The Harvard Glee Club is outstanding among college organizations for the originality and variety of its repertoire. The concert which the Club, together with the Radcliffe Choral Society and the brass choir of the Boston Symphony Orchestra, is preparing for Thursday of next week will increase considerably its reputation for originality.
The program includes works by Mozart, Handel, Randall Thompson, and Walter Piston, but the feature of the concert is a group of works written by Giovanni Gabrieli for the Church of St. Mark in Venice.
Most of us know of Gabrieli as a composer of brilliant contrapuntal and antiphonal works, but hardly ever do we have a chance to hear his music performed.
It helps one a great deal to understand the rich color of Gabrieli's work if one realizes that St. Mark's was the center of the wealthy and luxurious Venice of the late 16th Century. Pageantry was an essential part of the religious ceremony there, and Gabrieli's music reflects the spirit of bold display which characterized St. Mark's.
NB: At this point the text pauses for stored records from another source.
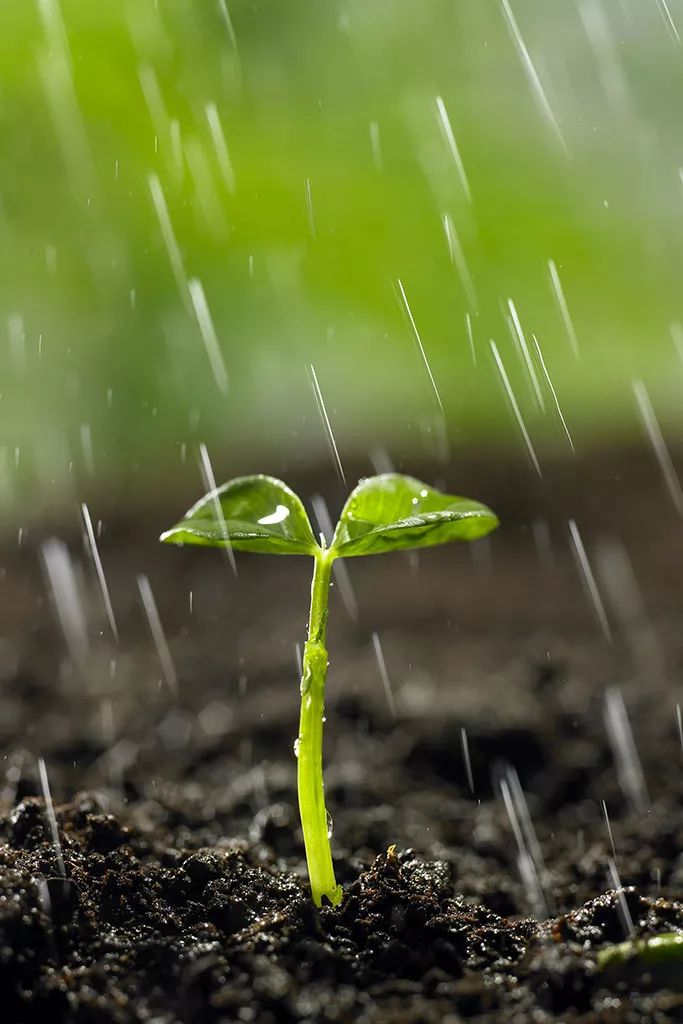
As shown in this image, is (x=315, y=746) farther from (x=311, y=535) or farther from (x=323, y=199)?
(x=323, y=199)

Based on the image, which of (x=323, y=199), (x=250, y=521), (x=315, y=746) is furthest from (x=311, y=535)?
(x=323, y=199)

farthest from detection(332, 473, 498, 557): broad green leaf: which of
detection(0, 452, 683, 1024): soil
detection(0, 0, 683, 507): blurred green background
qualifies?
detection(0, 0, 683, 507): blurred green background

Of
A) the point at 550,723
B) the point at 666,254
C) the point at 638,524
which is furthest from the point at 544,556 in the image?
the point at 666,254

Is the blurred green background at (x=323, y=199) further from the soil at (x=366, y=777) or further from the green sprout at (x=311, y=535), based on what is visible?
the green sprout at (x=311, y=535)

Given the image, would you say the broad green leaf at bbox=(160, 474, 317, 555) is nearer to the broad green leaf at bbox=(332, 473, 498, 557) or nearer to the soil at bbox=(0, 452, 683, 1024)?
the broad green leaf at bbox=(332, 473, 498, 557)

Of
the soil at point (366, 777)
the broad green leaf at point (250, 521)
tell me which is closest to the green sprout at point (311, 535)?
the broad green leaf at point (250, 521)

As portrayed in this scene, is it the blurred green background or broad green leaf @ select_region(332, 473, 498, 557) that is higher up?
the blurred green background
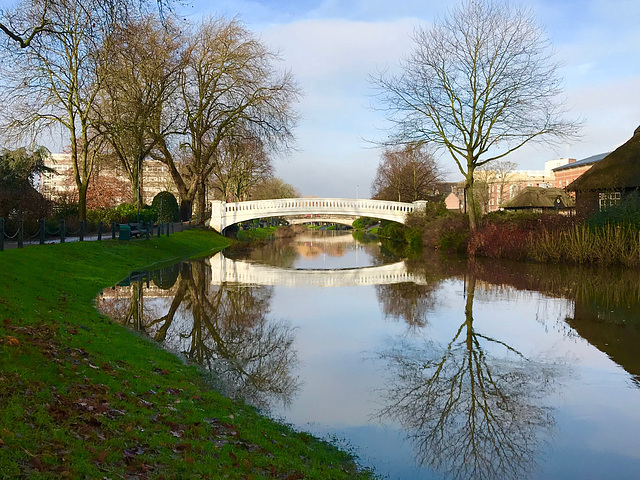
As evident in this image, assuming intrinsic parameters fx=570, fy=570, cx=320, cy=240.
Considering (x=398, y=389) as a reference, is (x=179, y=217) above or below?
above

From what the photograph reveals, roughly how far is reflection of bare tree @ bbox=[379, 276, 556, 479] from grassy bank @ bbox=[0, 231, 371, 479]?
116cm

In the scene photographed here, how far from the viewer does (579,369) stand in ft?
26.8

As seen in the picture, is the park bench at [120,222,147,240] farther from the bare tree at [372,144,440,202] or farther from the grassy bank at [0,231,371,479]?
the bare tree at [372,144,440,202]

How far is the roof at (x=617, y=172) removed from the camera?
27906mm

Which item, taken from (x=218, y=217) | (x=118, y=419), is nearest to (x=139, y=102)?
(x=218, y=217)

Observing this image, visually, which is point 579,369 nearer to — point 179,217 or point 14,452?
point 14,452

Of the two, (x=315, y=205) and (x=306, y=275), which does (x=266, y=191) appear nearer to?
(x=315, y=205)

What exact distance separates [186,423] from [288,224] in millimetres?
101426

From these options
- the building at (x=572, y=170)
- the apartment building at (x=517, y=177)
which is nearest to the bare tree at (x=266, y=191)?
the apartment building at (x=517, y=177)

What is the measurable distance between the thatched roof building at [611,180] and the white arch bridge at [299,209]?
13.2 meters

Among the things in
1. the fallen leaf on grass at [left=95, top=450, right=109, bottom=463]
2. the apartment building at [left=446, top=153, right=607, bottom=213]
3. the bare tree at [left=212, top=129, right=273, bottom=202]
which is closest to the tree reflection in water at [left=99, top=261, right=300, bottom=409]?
the fallen leaf on grass at [left=95, top=450, right=109, bottom=463]

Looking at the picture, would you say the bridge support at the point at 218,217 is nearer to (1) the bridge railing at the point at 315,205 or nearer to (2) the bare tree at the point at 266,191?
(1) the bridge railing at the point at 315,205

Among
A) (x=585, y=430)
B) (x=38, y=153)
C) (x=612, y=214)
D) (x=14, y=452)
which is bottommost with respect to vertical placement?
(x=585, y=430)

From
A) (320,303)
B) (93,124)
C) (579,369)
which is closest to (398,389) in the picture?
(579,369)
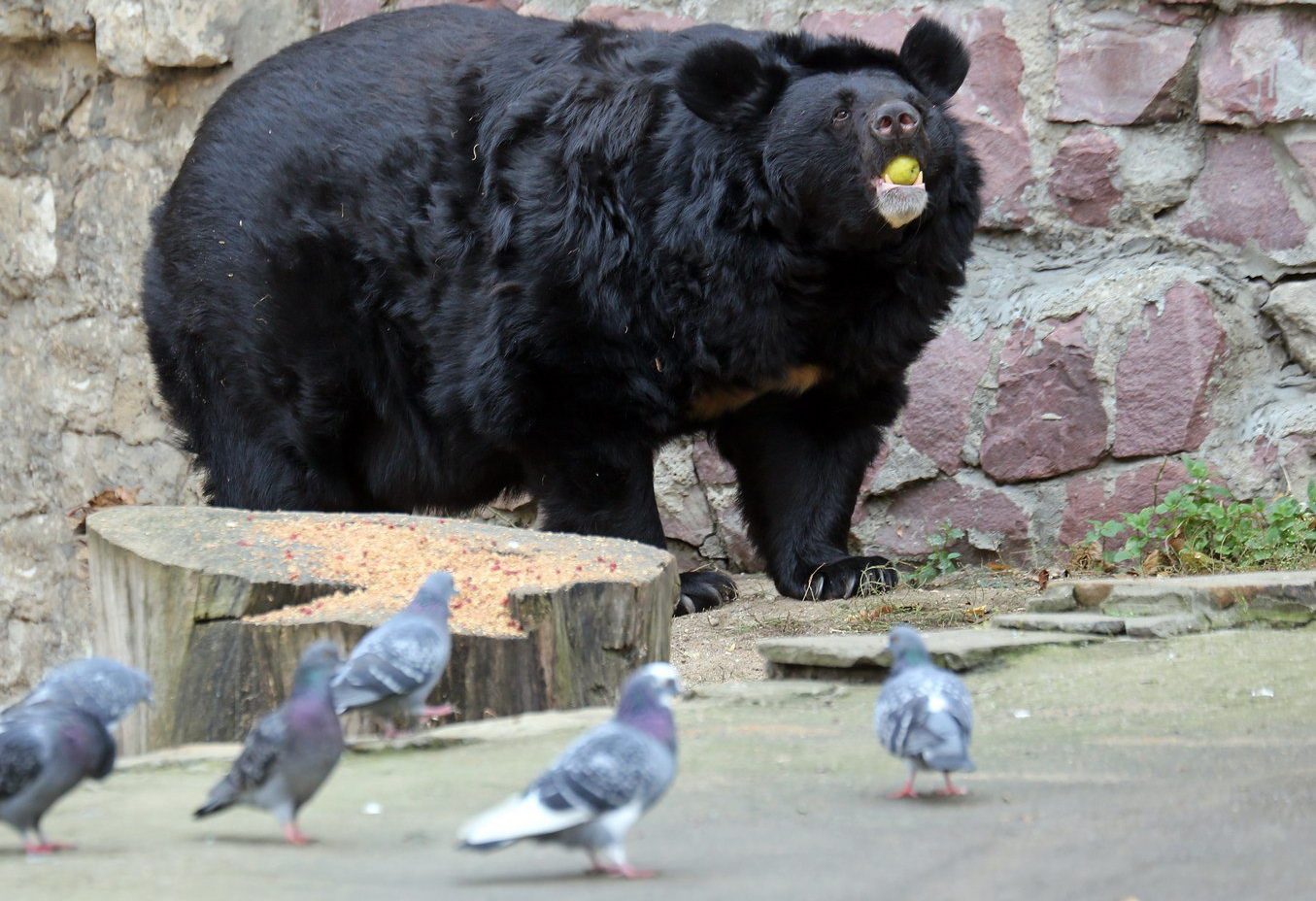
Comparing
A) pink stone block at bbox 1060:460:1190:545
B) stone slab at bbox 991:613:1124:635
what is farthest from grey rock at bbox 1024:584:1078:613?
pink stone block at bbox 1060:460:1190:545

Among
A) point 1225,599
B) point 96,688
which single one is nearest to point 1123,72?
point 1225,599

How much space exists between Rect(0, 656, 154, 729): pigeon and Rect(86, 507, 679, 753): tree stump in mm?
660

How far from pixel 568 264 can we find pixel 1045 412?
1.55 meters

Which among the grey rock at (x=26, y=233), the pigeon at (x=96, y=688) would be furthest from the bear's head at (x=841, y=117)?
the grey rock at (x=26, y=233)

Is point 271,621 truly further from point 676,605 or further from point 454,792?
point 676,605

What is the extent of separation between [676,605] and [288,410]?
135cm

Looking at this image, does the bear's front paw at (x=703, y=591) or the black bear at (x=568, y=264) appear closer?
the black bear at (x=568, y=264)

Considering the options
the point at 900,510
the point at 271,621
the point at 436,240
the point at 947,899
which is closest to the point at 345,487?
the point at 436,240

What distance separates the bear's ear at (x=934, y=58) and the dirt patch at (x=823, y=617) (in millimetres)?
1357

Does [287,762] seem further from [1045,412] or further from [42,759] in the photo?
[1045,412]

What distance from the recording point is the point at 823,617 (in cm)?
475

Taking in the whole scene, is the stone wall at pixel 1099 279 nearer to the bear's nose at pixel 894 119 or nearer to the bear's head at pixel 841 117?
the bear's head at pixel 841 117

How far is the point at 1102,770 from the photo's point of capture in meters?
2.46

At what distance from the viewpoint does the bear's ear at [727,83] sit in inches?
179
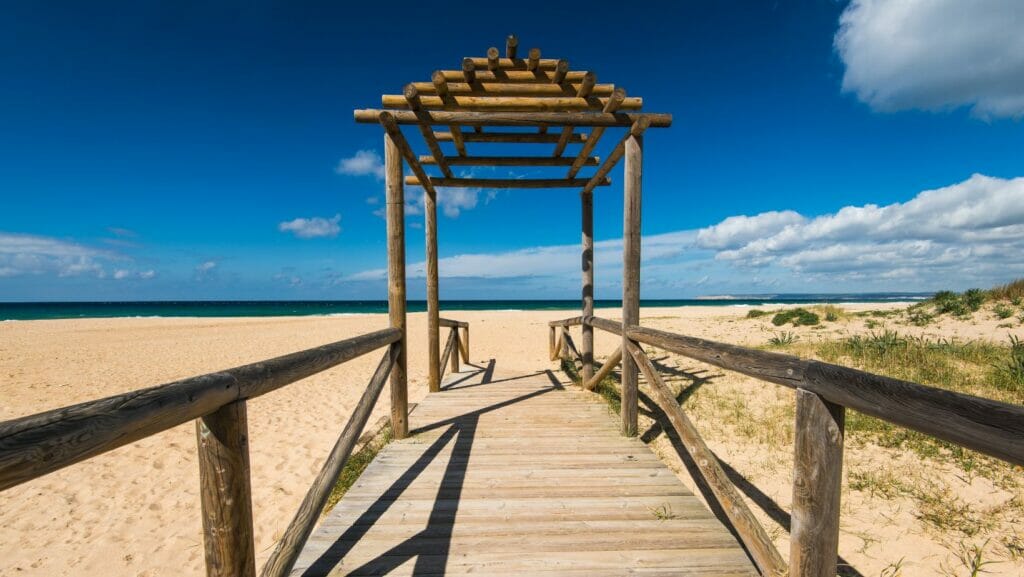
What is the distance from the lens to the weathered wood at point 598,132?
147 inches

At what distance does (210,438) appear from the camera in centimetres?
Answer: 155

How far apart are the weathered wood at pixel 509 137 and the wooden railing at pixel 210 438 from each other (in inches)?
137

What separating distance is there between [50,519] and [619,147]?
6.72m

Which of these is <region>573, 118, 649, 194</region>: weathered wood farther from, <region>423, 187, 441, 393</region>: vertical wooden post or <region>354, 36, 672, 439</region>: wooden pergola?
<region>423, 187, 441, 393</region>: vertical wooden post

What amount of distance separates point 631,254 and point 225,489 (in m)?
3.65

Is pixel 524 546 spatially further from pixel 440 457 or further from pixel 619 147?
pixel 619 147

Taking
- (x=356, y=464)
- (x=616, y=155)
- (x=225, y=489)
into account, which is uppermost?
(x=616, y=155)

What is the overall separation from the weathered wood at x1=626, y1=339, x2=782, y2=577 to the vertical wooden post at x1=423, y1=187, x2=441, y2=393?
3.26 metres

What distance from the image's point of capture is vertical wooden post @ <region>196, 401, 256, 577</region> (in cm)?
155

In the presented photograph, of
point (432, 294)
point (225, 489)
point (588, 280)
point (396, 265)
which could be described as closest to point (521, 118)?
point (396, 265)

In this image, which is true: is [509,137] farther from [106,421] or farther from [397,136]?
[106,421]

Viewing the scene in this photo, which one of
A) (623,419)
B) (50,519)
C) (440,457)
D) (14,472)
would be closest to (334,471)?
(440,457)

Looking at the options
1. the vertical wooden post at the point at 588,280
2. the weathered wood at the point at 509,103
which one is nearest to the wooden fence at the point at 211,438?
the weathered wood at the point at 509,103

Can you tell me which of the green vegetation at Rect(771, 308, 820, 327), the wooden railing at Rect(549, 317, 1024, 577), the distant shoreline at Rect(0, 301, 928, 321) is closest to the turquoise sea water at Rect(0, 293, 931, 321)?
the distant shoreline at Rect(0, 301, 928, 321)
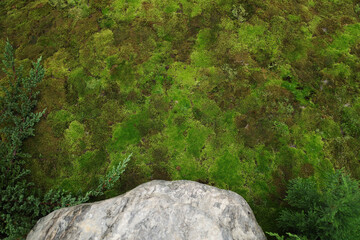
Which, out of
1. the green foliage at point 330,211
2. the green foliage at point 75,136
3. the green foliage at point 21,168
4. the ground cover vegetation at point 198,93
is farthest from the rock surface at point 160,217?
the green foliage at point 75,136

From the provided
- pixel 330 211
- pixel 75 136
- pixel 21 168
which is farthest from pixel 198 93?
pixel 21 168

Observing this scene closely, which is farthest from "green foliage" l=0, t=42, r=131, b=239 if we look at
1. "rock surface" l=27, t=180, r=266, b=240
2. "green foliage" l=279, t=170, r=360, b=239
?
"green foliage" l=279, t=170, r=360, b=239

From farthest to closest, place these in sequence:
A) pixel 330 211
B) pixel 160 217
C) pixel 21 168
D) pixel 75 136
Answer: pixel 75 136, pixel 21 168, pixel 160 217, pixel 330 211

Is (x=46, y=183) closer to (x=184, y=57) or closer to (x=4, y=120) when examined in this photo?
(x=4, y=120)

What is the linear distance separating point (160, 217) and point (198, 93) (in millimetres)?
3553

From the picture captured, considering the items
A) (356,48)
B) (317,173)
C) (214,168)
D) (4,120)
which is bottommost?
(317,173)

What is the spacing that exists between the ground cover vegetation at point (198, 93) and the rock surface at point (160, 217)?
980 millimetres

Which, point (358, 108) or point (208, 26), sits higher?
point (208, 26)

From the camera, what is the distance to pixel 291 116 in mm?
5730

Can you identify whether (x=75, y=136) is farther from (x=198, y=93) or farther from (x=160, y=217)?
(x=198, y=93)

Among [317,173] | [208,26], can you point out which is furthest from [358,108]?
[208,26]

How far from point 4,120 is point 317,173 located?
7825 millimetres

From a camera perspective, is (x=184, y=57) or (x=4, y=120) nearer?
(x=4, y=120)

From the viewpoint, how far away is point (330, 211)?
341 centimetres
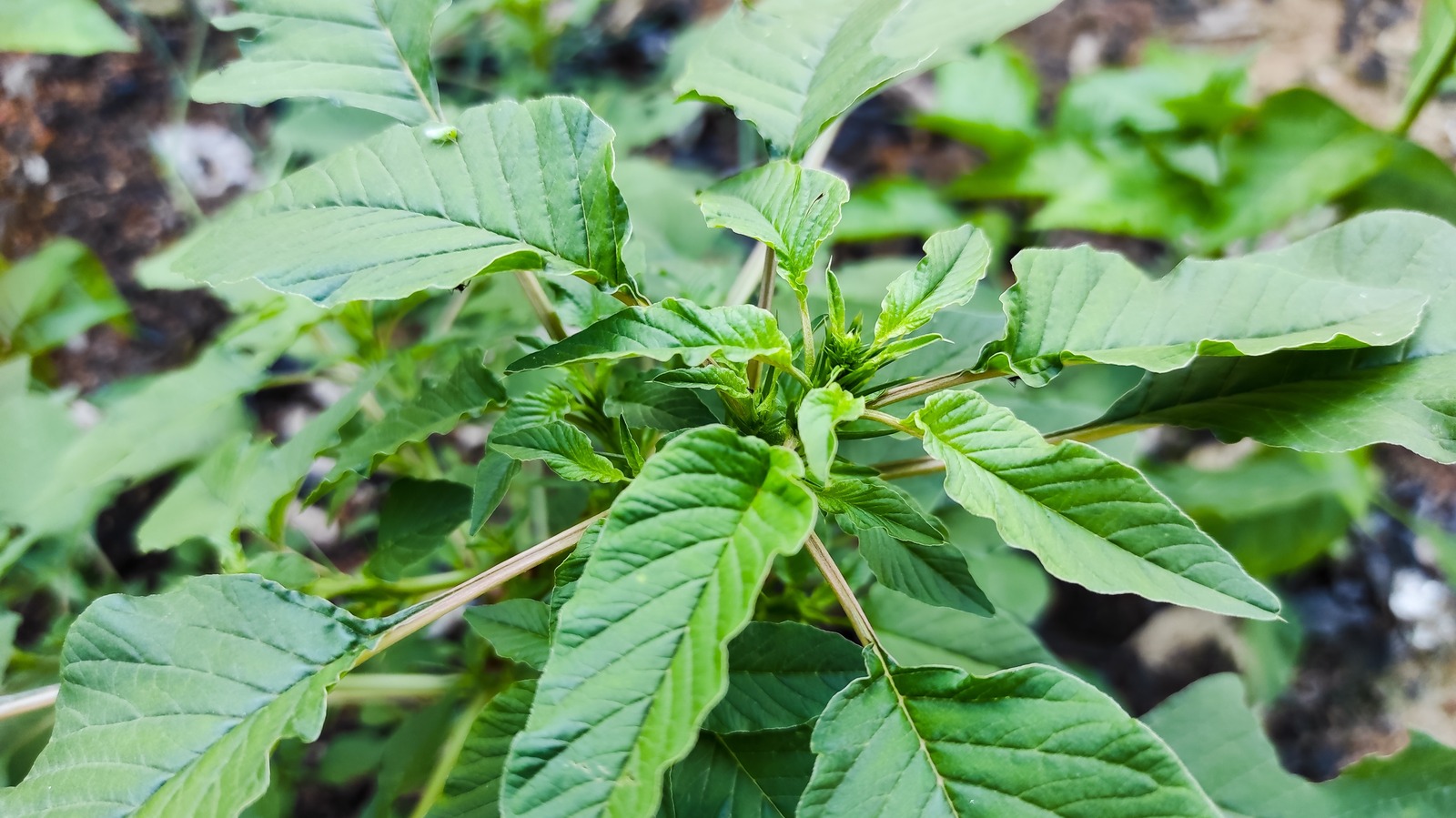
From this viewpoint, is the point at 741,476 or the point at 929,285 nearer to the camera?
the point at 741,476

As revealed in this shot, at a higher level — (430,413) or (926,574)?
(430,413)

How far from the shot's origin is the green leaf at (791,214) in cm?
58

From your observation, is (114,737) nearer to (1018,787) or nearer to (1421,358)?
(1018,787)

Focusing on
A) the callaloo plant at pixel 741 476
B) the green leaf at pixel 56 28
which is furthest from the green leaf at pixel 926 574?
the green leaf at pixel 56 28

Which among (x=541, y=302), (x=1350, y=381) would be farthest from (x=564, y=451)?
(x=1350, y=381)

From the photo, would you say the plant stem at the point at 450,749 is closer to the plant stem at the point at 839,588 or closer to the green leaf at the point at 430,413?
the green leaf at the point at 430,413

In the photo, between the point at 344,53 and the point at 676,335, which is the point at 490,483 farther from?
the point at 344,53

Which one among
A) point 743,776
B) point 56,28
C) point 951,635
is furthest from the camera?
point 56,28

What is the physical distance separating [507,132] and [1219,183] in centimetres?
133

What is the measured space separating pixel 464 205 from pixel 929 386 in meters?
0.36

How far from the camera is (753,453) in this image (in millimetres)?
487

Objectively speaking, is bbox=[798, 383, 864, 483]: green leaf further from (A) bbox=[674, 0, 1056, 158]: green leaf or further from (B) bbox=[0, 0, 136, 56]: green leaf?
(B) bbox=[0, 0, 136, 56]: green leaf

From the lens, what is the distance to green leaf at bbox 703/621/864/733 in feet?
1.96

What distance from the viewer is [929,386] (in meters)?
0.62
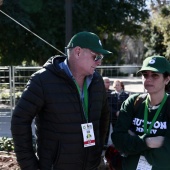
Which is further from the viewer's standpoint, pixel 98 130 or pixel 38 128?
pixel 98 130

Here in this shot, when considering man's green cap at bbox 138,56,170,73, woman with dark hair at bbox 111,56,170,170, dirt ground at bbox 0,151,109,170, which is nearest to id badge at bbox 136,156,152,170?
woman with dark hair at bbox 111,56,170,170

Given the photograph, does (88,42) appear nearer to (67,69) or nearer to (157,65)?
(67,69)

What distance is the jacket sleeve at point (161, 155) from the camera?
2.69m

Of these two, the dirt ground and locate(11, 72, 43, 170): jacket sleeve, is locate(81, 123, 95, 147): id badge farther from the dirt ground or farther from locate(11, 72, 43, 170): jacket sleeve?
the dirt ground

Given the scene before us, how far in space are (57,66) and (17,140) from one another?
644 millimetres

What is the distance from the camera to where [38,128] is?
2873mm

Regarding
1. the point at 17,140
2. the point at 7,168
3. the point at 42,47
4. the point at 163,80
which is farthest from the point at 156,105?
the point at 42,47

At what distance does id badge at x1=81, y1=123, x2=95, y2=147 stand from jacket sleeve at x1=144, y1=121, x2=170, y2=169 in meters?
0.48

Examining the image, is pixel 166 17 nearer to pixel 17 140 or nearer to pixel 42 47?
pixel 42 47

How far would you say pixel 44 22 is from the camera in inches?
538

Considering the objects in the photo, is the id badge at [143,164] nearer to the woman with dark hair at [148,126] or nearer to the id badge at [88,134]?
the woman with dark hair at [148,126]

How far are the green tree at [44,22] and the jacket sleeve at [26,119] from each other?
391 inches

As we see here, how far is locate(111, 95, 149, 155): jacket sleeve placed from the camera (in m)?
2.74

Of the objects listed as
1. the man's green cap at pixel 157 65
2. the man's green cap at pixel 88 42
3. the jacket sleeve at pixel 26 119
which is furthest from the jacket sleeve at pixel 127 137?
the jacket sleeve at pixel 26 119
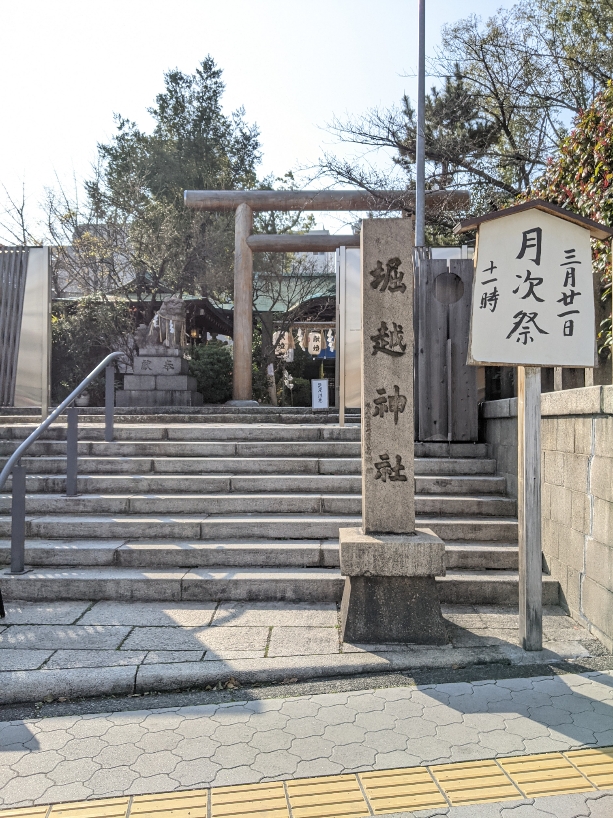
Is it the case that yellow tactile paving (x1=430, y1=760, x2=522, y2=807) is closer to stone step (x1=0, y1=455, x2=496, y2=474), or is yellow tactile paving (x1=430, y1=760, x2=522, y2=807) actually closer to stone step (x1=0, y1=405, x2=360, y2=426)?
stone step (x1=0, y1=455, x2=496, y2=474)

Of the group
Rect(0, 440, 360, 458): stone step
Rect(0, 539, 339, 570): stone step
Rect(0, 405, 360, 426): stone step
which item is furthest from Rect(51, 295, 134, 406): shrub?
Rect(0, 539, 339, 570): stone step

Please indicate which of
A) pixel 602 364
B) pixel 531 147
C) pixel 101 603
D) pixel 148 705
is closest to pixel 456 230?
pixel 602 364

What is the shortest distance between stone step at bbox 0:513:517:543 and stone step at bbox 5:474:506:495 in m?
0.59

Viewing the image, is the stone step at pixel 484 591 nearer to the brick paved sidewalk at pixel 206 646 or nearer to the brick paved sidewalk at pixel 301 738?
the brick paved sidewalk at pixel 206 646

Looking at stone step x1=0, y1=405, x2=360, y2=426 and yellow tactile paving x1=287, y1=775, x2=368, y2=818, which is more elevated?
stone step x1=0, y1=405, x2=360, y2=426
This is, in reality, old music, but it is so colorful and so full of magnificent harmonic and contrapuntal effects that its revival is by no means an act of dry musical archaeology.
Of course, Mr. Woodworth is at a disadvantage when he attempts to make the gloom of Sanders Theatre take the place of St. Mark's; but for at least one of the pieces he is using ingenious means to reproduce as far as possible the original conditions of performance.
Two concerts are scheduled for Cambridge this week. On Thursday the Boston Symphony Orchestra will play the following program at Sanders Theatre: Beethoven's Sixth Symphony, Mathis der Mahler of Hindemith, and Wagner's Prelude to Die Meistersinger. The Stradivarius Quartet will play the following evening in Fogg Art Museum. Their program has not been announced.